Prospective intraindividual comparison of 18F-PSMA-7Q and 18F-DCFPyL PET/CT in patients with newly diagnosed prostate cancer.

OBJECTIVE

Fluorine 18 (18F)-2-(3-{1-Carboxy-5-[(6-[(18)F]fluoro-pyridine-3-carbonyl)-amino]-pentyl}-ureido)-pentanedioic acid (DCFPyL) is an early 18F-labeled prostate-specific membrane antigen (PSMA) targeted PET tracer that has shown promise in the diagnostic workup of prostate cancer and was recently approved by the US Food and Drug Administration. 18F-PSMA-7Q is a novel 18F-labeled PSMA-ligand PET tracer designed and synthesized by our team.

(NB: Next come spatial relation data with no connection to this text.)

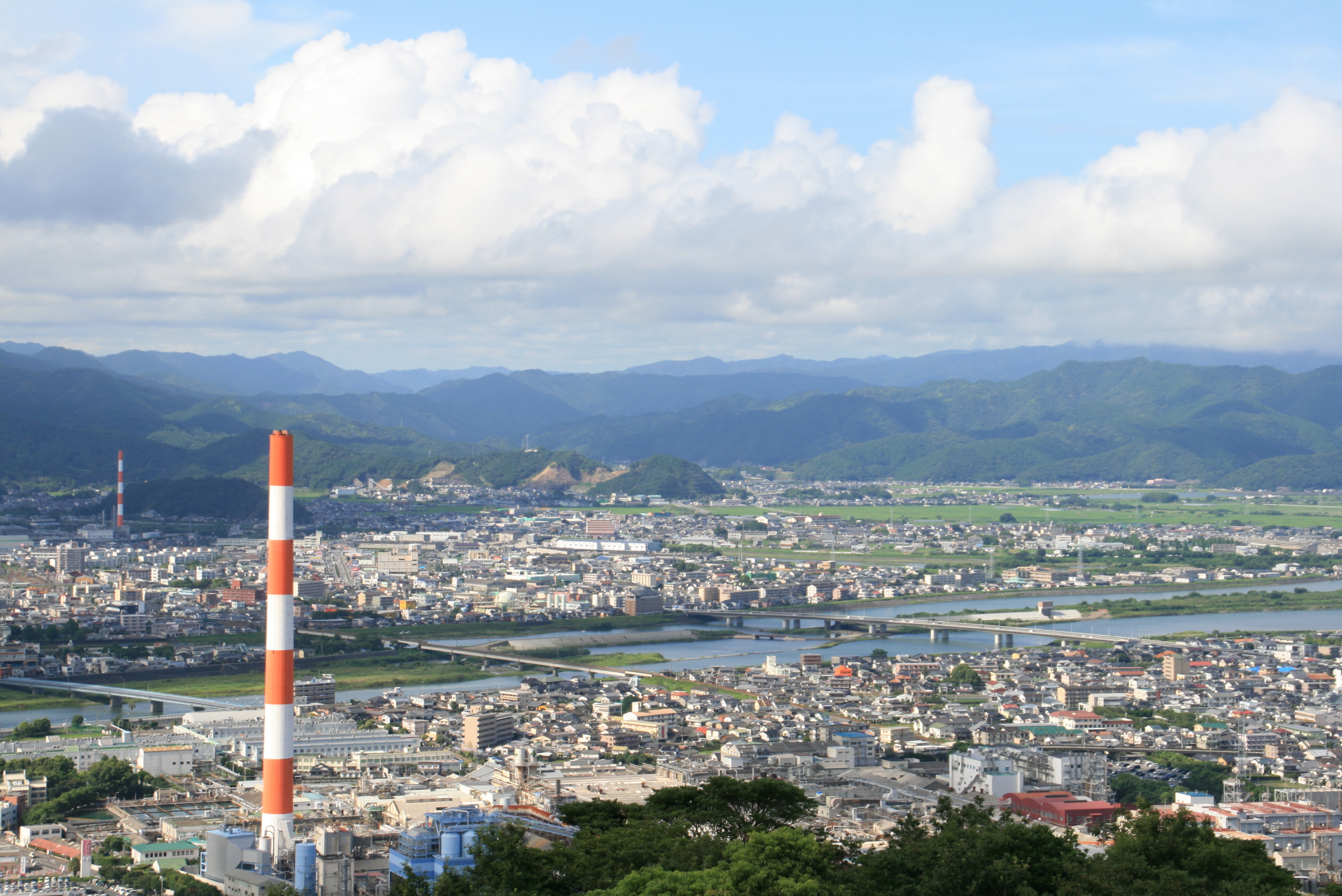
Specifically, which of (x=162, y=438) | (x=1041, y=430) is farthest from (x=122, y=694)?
(x=1041, y=430)

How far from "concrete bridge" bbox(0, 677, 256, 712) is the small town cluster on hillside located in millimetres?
144

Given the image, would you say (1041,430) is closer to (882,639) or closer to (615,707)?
(882,639)

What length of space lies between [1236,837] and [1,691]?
2272cm

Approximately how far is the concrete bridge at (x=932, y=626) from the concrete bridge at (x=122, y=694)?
55.9 feet

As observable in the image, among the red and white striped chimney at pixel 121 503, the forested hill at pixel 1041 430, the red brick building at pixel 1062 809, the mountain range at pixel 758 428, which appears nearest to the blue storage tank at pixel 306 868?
the red brick building at pixel 1062 809

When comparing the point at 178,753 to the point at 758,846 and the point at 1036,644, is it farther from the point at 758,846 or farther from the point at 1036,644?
the point at 1036,644

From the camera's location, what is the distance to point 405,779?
763 inches

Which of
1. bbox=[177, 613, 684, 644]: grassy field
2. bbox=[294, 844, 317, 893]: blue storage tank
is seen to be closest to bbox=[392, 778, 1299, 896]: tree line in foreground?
bbox=[294, 844, 317, 893]: blue storage tank

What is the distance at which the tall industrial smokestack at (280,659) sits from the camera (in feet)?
48.5

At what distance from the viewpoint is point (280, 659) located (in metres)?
15.2

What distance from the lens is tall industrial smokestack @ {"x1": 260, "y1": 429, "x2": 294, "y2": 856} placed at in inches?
582

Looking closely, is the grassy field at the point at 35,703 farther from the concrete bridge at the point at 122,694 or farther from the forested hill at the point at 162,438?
the forested hill at the point at 162,438

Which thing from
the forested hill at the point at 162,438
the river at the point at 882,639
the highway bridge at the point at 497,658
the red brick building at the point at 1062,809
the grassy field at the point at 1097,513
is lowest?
the river at the point at 882,639

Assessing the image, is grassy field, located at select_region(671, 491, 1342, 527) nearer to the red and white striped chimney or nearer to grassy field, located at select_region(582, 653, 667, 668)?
the red and white striped chimney
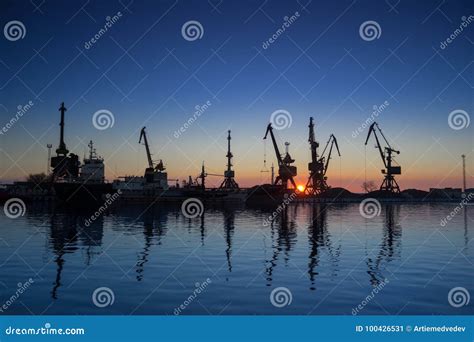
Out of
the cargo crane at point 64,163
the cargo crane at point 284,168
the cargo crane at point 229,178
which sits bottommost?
the cargo crane at point 64,163

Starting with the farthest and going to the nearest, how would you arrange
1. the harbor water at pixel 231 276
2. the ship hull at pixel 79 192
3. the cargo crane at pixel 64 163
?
the cargo crane at pixel 64 163 → the ship hull at pixel 79 192 → the harbor water at pixel 231 276

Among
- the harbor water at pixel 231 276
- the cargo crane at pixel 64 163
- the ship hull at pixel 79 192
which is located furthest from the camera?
the cargo crane at pixel 64 163

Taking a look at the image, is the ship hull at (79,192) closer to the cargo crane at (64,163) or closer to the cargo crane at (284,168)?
the cargo crane at (64,163)

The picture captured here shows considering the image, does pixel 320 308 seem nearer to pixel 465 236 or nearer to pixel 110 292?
pixel 110 292

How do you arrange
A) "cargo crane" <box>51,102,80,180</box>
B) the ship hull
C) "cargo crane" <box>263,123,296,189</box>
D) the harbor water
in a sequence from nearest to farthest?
the harbor water → the ship hull → "cargo crane" <box>51,102,80,180</box> → "cargo crane" <box>263,123,296,189</box>

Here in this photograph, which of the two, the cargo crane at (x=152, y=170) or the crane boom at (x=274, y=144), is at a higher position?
the crane boom at (x=274, y=144)

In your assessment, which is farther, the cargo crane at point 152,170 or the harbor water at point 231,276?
the cargo crane at point 152,170

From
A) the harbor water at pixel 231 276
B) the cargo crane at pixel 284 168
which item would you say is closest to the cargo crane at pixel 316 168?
the cargo crane at pixel 284 168

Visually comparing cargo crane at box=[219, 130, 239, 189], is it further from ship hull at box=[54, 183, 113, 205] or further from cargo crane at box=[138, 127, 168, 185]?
ship hull at box=[54, 183, 113, 205]

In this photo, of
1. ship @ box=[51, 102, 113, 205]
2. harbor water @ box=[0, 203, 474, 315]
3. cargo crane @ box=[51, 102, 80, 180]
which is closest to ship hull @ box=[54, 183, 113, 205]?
ship @ box=[51, 102, 113, 205]

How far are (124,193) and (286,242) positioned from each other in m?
105

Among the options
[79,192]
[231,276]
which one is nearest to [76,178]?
[79,192]

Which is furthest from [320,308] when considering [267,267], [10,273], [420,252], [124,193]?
[124,193]

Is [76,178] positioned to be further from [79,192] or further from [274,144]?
[274,144]
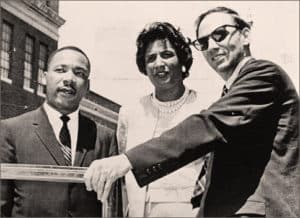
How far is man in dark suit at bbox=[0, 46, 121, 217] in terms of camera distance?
1.26 m

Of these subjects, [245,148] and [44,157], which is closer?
[245,148]

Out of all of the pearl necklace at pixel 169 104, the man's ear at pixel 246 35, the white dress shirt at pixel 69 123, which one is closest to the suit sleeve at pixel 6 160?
the white dress shirt at pixel 69 123

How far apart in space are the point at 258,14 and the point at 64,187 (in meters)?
0.81

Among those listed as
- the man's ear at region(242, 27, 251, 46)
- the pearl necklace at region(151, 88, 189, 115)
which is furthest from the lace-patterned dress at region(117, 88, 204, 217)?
the man's ear at region(242, 27, 251, 46)

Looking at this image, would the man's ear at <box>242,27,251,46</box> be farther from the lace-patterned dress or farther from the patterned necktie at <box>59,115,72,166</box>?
the patterned necktie at <box>59,115,72,166</box>

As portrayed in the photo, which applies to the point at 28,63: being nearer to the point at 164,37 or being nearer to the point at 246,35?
the point at 164,37

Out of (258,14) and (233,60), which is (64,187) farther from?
(258,14)

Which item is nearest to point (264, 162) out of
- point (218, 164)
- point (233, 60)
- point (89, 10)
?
point (218, 164)

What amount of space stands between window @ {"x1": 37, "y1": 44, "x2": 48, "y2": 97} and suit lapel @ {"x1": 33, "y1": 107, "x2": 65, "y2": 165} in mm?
59

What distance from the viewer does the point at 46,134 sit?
52.7 inches

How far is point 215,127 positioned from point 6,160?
2.14 feet

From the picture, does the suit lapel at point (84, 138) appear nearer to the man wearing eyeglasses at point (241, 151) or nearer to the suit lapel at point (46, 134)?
the suit lapel at point (46, 134)

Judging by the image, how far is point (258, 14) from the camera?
1461mm

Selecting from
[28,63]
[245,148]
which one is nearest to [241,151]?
[245,148]
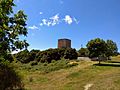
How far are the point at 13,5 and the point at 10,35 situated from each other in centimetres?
213

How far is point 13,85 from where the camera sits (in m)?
30.0

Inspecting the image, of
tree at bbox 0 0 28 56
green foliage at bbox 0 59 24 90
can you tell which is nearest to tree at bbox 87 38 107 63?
green foliage at bbox 0 59 24 90

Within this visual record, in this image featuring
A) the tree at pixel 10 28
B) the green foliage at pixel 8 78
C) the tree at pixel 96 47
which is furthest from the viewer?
the tree at pixel 96 47

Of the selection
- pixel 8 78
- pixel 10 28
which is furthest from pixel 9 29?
pixel 8 78

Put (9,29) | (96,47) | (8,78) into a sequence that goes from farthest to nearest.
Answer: (96,47) → (8,78) → (9,29)

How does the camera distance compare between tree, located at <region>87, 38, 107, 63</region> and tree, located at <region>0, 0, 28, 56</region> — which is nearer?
tree, located at <region>0, 0, 28, 56</region>

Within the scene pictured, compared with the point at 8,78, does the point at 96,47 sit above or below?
above

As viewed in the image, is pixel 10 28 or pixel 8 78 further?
pixel 8 78

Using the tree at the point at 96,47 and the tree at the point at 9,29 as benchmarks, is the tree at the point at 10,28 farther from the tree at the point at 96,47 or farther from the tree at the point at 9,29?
the tree at the point at 96,47

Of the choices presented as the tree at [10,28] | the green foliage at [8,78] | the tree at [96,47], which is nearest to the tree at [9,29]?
the tree at [10,28]

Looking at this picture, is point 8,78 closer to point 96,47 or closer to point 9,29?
point 9,29

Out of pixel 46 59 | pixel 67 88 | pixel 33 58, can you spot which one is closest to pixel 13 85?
pixel 67 88

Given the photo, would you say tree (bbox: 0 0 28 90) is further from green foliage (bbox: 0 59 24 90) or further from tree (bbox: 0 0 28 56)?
green foliage (bbox: 0 59 24 90)

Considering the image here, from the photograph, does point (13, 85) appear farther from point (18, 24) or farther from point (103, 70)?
point (103, 70)
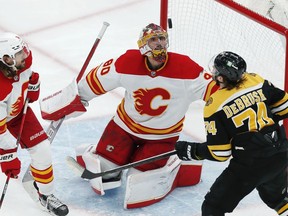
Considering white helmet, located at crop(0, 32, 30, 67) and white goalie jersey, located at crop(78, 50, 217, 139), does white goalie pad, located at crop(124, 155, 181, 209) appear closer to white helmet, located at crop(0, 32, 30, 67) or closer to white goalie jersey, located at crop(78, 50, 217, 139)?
white goalie jersey, located at crop(78, 50, 217, 139)

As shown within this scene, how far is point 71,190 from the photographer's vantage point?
13.6 ft

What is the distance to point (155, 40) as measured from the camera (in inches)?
151

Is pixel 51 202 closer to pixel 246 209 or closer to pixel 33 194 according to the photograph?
pixel 33 194

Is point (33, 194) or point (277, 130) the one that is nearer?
point (277, 130)

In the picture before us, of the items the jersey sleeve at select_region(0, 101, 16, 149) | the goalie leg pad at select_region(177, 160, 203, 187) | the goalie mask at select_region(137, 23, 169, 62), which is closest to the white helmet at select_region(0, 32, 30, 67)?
the jersey sleeve at select_region(0, 101, 16, 149)

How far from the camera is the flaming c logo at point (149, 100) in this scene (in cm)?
389

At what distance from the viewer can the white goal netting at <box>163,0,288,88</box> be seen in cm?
467

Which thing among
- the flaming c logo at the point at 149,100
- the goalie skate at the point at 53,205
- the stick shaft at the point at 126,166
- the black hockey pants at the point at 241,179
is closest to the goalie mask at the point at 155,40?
the flaming c logo at the point at 149,100

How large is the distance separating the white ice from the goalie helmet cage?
1.22 feet

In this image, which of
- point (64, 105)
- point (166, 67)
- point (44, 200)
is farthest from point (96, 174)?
point (166, 67)

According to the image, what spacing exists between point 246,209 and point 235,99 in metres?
0.82

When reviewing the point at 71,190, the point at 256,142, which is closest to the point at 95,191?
the point at 71,190

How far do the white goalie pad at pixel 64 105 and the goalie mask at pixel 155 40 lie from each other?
1.39ft

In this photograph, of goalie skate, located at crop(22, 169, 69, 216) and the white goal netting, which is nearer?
goalie skate, located at crop(22, 169, 69, 216)
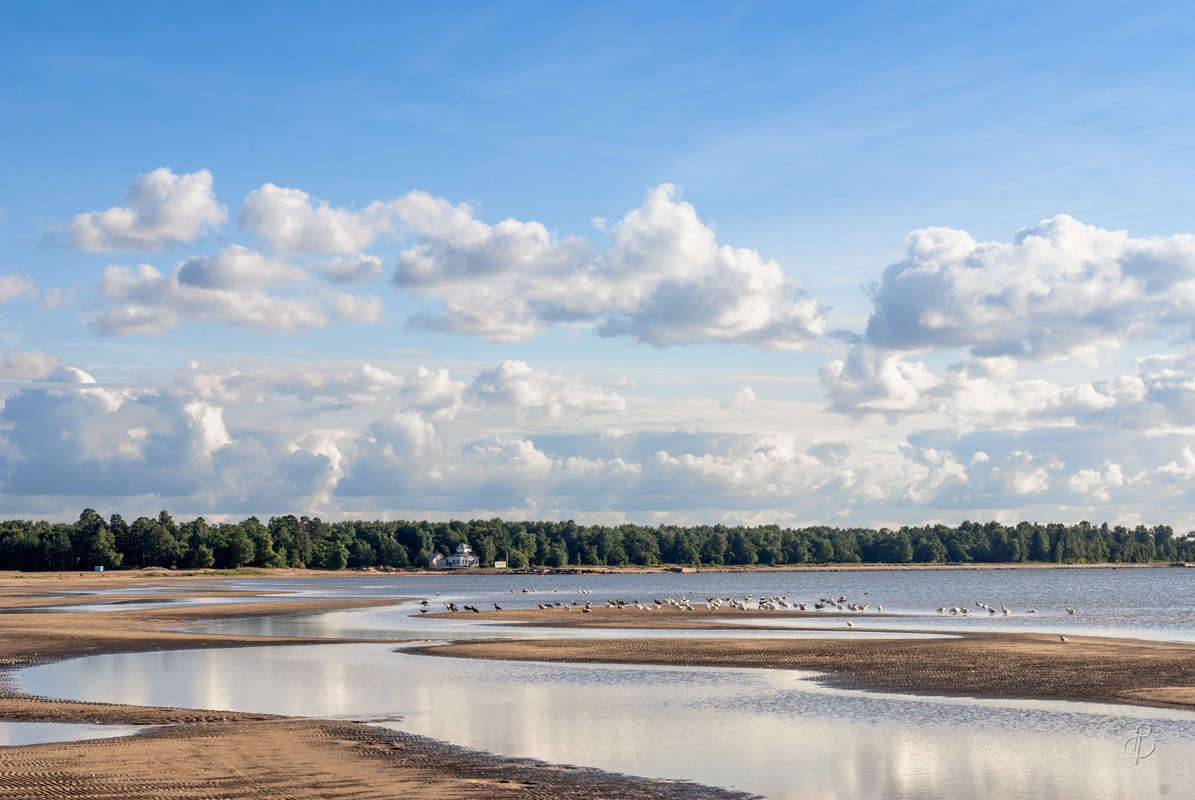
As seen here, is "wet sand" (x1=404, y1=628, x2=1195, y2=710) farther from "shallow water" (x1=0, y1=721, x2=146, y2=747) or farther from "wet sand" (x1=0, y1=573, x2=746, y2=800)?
"shallow water" (x1=0, y1=721, x2=146, y2=747)

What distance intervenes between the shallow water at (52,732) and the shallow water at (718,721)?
439 cm

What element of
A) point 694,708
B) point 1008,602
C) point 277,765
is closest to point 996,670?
point 694,708

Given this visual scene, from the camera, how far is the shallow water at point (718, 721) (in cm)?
2088

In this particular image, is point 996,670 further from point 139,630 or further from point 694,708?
point 139,630

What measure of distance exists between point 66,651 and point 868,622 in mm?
43895

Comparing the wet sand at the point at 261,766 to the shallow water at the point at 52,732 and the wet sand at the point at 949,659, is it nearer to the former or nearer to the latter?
the shallow water at the point at 52,732

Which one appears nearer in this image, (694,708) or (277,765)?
(277,765)

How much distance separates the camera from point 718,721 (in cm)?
2745

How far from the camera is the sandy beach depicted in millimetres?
19125

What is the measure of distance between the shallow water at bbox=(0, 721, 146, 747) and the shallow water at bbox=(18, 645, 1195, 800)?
4393 mm

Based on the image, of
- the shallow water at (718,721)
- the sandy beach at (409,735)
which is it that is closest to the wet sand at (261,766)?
the sandy beach at (409,735)

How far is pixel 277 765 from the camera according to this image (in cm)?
2056

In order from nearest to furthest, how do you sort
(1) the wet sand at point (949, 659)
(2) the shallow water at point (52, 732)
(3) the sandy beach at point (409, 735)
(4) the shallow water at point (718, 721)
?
(3) the sandy beach at point (409, 735) → (4) the shallow water at point (718, 721) → (2) the shallow water at point (52, 732) → (1) the wet sand at point (949, 659)

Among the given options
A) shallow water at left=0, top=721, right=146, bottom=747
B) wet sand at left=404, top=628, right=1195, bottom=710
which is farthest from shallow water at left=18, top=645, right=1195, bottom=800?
shallow water at left=0, top=721, right=146, bottom=747
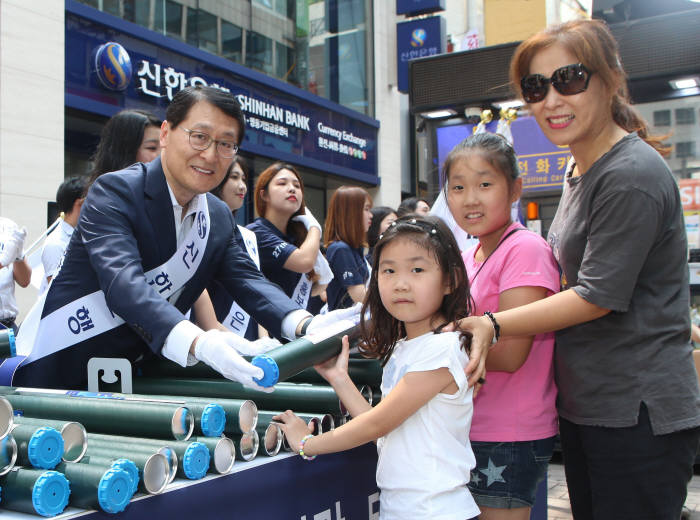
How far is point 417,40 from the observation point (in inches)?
641

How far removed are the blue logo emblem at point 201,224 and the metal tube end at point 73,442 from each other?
95 cm

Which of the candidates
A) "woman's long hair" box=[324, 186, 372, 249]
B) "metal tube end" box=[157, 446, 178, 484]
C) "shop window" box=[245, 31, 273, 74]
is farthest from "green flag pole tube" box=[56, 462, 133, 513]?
"shop window" box=[245, 31, 273, 74]

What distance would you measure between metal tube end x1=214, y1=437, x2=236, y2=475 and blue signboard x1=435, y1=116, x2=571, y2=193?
15.2ft

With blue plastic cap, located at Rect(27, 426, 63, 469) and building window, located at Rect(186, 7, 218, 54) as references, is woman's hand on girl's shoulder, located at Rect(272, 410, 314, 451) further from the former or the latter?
building window, located at Rect(186, 7, 218, 54)

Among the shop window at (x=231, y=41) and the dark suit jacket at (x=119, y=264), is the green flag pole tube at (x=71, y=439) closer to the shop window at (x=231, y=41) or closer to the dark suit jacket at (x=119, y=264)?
the dark suit jacket at (x=119, y=264)

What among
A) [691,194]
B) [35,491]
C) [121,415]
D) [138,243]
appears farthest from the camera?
[691,194]

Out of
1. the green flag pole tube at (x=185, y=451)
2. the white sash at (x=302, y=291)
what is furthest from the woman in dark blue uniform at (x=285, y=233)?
the green flag pole tube at (x=185, y=451)

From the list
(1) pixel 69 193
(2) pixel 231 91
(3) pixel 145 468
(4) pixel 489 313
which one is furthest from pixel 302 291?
(2) pixel 231 91

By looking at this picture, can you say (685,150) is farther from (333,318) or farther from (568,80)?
(333,318)

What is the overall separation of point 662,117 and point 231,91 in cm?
863

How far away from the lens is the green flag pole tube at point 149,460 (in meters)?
1.24

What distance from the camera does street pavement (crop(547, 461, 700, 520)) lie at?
13.8 ft

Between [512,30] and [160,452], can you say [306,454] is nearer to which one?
[160,452]

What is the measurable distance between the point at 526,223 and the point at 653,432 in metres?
4.27
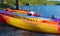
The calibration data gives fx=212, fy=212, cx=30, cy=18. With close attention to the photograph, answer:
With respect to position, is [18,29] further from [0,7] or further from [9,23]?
[0,7]

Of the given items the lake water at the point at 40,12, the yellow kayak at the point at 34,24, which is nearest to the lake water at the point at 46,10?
the lake water at the point at 40,12

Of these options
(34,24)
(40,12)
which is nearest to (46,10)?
(40,12)

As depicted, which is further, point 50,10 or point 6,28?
point 6,28

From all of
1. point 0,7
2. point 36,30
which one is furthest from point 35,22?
point 0,7

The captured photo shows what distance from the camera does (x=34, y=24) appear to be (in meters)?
2.90

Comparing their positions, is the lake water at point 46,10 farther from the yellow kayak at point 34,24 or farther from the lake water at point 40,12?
the yellow kayak at point 34,24

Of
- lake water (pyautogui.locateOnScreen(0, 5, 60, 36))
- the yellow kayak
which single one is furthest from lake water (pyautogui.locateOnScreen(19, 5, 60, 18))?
the yellow kayak

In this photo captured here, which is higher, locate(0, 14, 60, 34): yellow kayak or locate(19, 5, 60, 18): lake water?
locate(19, 5, 60, 18): lake water

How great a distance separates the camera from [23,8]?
2969mm

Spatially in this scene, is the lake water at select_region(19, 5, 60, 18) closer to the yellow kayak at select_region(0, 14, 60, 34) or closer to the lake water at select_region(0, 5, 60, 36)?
the lake water at select_region(0, 5, 60, 36)

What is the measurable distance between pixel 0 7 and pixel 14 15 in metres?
0.24

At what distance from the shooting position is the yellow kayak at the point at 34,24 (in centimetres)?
284

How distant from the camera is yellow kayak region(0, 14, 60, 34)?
9.32 ft

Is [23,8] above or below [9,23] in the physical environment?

This study compared the tracer-specific positron emission tomography/computed tomography (PET/CT) characteristics of 18F-PSMA-7Q with those of 18F-DCFPyL in patients with newly diagnosed prostate cancer.

METHODS

Ten patients received similar doses of 18F-DCFPyL and 18F-PSMA-7Q 48 h apart and were imaged 1 h after injection on the same PET/CT scanner. Normal-organ biodistribution and tumor uptake were quantified using maximum and mean standardized uptake values (SUVmax and SUVmean), and all lesions were assigned a molecular imaging PSMA (miPSMA) score based on Prostate Cancer Molecular Imaging Standardized Evaluation criteria.

RESULTS

Seventeen lesions were detected in the 10 patients by both 18F-DCFPyL and 18F-PSMA-7Q. No statistically significant difference was observed when comparing the SUVmax and SUVmean of 18F-DCFPyL and 18F-PSMA-7Q in the lesions and parotid gland. The κ value for the miPSMA scores of the lesions between the two tracers was 0.907, indicating excellent agreement.

CONCLUSION

18F-PSMA-7Q can be used in clinical research as reliably as 18F-DCFPyL. The limited urinary excretion of 18F-PSMA-7Q may represent a potential advantage over 18F-DCFPyL for detection of lesions in the pelvis, which need to be verified by further studies.